WORK TO COMPLETE ->
Pictures in the data below are not part of the copy; transcribe everything else exactly.

ENTRIES PROVIDED ->
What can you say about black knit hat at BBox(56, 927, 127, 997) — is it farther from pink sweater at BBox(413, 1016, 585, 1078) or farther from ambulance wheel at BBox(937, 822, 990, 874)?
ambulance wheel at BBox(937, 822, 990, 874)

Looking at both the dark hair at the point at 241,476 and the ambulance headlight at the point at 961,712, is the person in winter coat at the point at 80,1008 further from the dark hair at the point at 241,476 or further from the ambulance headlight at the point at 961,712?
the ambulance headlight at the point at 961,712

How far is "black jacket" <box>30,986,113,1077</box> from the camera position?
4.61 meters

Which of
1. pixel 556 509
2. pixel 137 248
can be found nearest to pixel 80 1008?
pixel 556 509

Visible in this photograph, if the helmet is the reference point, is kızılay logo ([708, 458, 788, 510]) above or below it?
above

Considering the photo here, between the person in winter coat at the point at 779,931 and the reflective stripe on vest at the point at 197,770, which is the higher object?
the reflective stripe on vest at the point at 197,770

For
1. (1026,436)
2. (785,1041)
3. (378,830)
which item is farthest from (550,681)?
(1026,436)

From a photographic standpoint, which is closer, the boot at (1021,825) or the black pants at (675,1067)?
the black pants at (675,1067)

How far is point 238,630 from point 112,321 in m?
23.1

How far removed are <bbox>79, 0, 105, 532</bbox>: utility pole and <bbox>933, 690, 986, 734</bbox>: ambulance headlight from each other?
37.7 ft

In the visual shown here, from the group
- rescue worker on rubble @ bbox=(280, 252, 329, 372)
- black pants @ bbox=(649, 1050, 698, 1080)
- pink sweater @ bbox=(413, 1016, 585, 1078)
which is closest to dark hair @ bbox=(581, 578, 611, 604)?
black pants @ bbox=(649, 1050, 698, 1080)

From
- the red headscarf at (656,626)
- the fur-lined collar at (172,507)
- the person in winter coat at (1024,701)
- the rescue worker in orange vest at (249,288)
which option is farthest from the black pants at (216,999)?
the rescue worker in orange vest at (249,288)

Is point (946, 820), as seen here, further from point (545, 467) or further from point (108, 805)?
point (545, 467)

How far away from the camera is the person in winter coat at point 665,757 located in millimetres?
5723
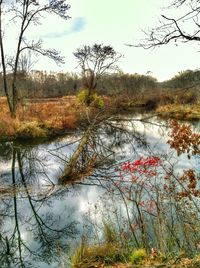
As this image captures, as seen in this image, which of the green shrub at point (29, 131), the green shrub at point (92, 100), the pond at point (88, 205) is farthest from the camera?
the green shrub at point (92, 100)

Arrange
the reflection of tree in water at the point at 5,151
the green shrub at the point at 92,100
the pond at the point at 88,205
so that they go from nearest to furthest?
the pond at the point at 88,205 < the reflection of tree in water at the point at 5,151 < the green shrub at the point at 92,100

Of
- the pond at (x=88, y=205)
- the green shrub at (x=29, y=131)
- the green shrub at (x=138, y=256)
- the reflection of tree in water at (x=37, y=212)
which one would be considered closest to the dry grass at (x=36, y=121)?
the green shrub at (x=29, y=131)

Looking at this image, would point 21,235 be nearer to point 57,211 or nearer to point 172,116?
point 57,211

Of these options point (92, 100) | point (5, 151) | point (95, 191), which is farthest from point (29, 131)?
point (92, 100)

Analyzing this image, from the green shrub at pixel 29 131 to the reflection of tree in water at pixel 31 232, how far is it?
7.89 metres

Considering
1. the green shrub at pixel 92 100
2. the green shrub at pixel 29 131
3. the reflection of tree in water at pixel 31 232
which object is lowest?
the reflection of tree in water at pixel 31 232

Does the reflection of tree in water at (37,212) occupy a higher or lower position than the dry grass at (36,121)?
lower

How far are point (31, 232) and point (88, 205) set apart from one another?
1635 millimetres

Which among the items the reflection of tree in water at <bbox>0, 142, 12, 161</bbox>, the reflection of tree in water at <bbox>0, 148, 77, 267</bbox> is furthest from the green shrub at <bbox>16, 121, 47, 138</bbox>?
the reflection of tree in water at <bbox>0, 148, 77, 267</bbox>

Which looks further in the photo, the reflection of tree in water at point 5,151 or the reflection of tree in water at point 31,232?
the reflection of tree in water at point 5,151

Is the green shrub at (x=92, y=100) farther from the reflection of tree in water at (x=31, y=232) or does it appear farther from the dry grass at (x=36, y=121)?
the reflection of tree in water at (x=31, y=232)

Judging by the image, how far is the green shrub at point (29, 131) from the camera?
1736 cm

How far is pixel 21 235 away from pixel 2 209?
1.38 m

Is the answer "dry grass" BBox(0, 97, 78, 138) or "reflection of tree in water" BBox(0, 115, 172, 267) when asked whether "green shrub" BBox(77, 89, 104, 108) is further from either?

WRITTEN RESPONSE ->
What can you say about black knit hat at BBox(56, 927, 127, 997) — is it farther from pink sweater at BBox(413, 1016, 585, 1078) or farther from ambulance wheel at BBox(937, 822, 990, 874)?
ambulance wheel at BBox(937, 822, 990, 874)

Looking at both the dark hair at the point at 241,476 and the ambulance headlight at the point at 961,712, is the person in winter coat at the point at 80,1008 further from the dark hair at the point at 241,476 or further from the ambulance headlight at the point at 961,712?
the ambulance headlight at the point at 961,712

How far is "black jacket" <box>30,986,113,1077</box> from the camera position?
4.61 meters

Which of
1. pixel 556 509
2. pixel 137 248
can be found nearest to pixel 80 1008?
pixel 556 509

Visible in this photograph, if the helmet is the reference point, is kızılay logo ([708, 458, 788, 510]) above or below it?
above

Considering the photo here, between the person in winter coat at the point at 779,931 and the reflective stripe on vest at the point at 197,770, which is the higher object?
the reflective stripe on vest at the point at 197,770

For
1. (1026,436)
2. (785,1041)
3. (378,830)
which item is farthest from (550,681)?
(1026,436)

From a photographic standpoint, which is closer, the boot at (1021,825) or the black pants at (675,1067)?
the black pants at (675,1067)

How far is point 238,630 from point 112,321 in m?
23.1

How far removed are <bbox>79, 0, 105, 532</bbox>: utility pole and <bbox>933, 690, 986, 734</bbox>: ambulance headlight from each other?
37.7 ft

In the visual shown here, from the group
- rescue worker on rubble @ bbox=(280, 252, 329, 372)
- black pants @ bbox=(649, 1050, 698, 1080)
- pink sweater @ bbox=(413, 1016, 585, 1078)
which is closest to dark hair @ bbox=(581, 578, 611, 604)?
black pants @ bbox=(649, 1050, 698, 1080)

From
- the red headscarf at (656,626)
- the fur-lined collar at (172,507)
- the person in winter coat at (1024,701)
- the rescue worker in orange vest at (249,288)
which option is farthest from the black pants at (216,999)?
the rescue worker in orange vest at (249,288)

Is point (946, 820), as seen here, further from point (545, 467) or further from point (108, 805)?
point (545, 467)

How far away from the camera is the person in winter coat at point 665,757 located in millimetres?
5723
As this image captures, as seen in this image, which of the green shrub at point (29, 131), the green shrub at point (92, 100), the pond at point (88, 205) is farthest from the camera?
the green shrub at point (92, 100)

Arrange
the reflection of tree in water at the point at 5,151
the green shrub at the point at 92,100
the pond at the point at 88,205
so that they go from nearest to furthest?
the pond at the point at 88,205 < the reflection of tree in water at the point at 5,151 < the green shrub at the point at 92,100

Of
- the pond at (x=88, y=205)
- the green shrub at (x=29, y=131)
- the green shrub at (x=138, y=256)
- the reflection of tree in water at (x=37, y=212)
which one would be considered closest to the dry grass at (x=36, y=121)?
the green shrub at (x=29, y=131)

Looking at this image, would point 21,235 be nearer to point 57,211 or nearer to point 172,116?
point 57,211

Of these options point (92, 100) | point (5, 151) | point (95, 191), which is farthest from point (29, 131)?
point (92, 100)

Analyzing this image, from the green shrub at pixel 29 131 to the reflection of tree in water at pixel 31 232, how far is it?
7.89 metres

Considering
1. the green shrub at pixel 92 100
2. the green shrub at pixel 29 131
3. the reflection of tree in water at pixel 31 232
which object is lowest?
the reflection of tree in water at pixel 31 232

Does the reflection of tree in water at (37,212) occupy a higher or lower position than the dry grass at (36,121)?
lower

How far are point (31, 232) and point (88, 205) set apart from one another?
1635 millimetres

Which among the items the reflection of tree in water at <bbox>0, 142, 12, 161</bbox>, the reflection of tree in water at <bbox>0, 148, 77, 267</bbox> is furthest from the green shrub at <bbox>16, 121, 47, 138</bbox>?
the reflection of tree in water at <bbox>0, 148, 77, 267</bbox>

Which looks further in the photo, the reflection of tree in water at point 5,151 or the reflection of tree in water at point 31,232?
the reflection of tree in water at point 5,151

Is the green shrub at (x=92, y=100) farther from the reflection of tree in water at (x=31, y=232) or does it appear farther from the dry grass at (x=36, y=121)?
the reflection of tree in water at (x=31, y=232)

Judging by the image, how far is the green shrub at point (29, 131) from the camera?
1736 cm

How far is pixel 21 235 away from pixel 2 209?
1.38 m

Is the answer "dry grass" BBox(0, 97, 78, 138) or "reflection of tree in water" BBox(0, 115, 172, 267) when asked whether "green shrub" BBox(77, 89, 104, 108) is further from either?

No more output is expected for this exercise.